[Problem to solve] Scan the records below for the line containing "Foto 4 Chihuahua" and the line containing "Florida swamp trees posters". Copy both, plus every line between, exactly.

(Records from a data source)
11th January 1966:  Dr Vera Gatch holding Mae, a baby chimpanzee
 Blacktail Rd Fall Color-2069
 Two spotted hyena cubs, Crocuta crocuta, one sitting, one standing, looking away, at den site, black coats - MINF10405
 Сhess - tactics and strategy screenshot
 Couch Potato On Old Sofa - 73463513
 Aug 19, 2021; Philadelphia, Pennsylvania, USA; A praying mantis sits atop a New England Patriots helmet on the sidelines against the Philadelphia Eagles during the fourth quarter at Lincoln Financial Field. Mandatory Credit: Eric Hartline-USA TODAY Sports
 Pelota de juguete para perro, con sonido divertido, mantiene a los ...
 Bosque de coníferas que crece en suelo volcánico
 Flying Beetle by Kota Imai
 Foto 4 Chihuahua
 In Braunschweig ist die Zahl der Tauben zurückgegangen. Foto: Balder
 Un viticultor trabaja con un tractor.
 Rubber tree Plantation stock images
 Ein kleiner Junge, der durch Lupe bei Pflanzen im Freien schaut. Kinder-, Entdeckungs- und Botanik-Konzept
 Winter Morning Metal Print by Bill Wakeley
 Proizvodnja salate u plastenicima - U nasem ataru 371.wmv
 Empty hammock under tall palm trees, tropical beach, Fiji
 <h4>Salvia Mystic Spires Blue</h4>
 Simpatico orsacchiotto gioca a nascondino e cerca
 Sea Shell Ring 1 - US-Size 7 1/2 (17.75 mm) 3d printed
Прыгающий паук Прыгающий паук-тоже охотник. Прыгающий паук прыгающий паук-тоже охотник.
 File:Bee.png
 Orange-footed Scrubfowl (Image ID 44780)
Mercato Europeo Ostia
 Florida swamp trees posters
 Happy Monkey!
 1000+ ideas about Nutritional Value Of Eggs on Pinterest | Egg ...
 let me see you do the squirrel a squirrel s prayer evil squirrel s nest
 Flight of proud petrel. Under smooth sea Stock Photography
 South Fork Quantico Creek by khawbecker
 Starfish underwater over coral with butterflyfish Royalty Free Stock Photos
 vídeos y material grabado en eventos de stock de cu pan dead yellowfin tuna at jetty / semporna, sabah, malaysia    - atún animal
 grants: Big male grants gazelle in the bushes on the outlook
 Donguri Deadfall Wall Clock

[Task solution]
 Foto 4 Chihuahua
 In Braunschweig ist die Zahl der Tauben zurückgegangen. Foto: Balder
 Un viticultor trabaja con un tractor.
 Rubber tree Plantation stock images
 Ein kleiner Junge, der durch Lupe bei Pflanzen im Freien schaut. Kinder-, Entdeckungs- und Botanik-Konzept
 Winter Morning Metal Print by Bill Wakeley
 Proizvodnja salate u plastenicima - U nasem ataru 371.wmv
 Empty hammock under tall palm trees, tropical beach, Fiji
 <h4>Salvia Mystic Spires Blue</h4>
 Simpatico orsacchiotto gioca a nascondino e cerca
 Sea Shell Ring 1 - US-Size 7 1/2 (17.75 mm) 3d printed
Прыгающий паук Прыгающий паук-тоже охотник. Прыгающий паук прыгающий паук-тоже охотник.
 File:Bee.png
 Orange-footed Scrubfowl (Image ID 44780)
Mercato Europeo Ostia
 Florida swamp trees posters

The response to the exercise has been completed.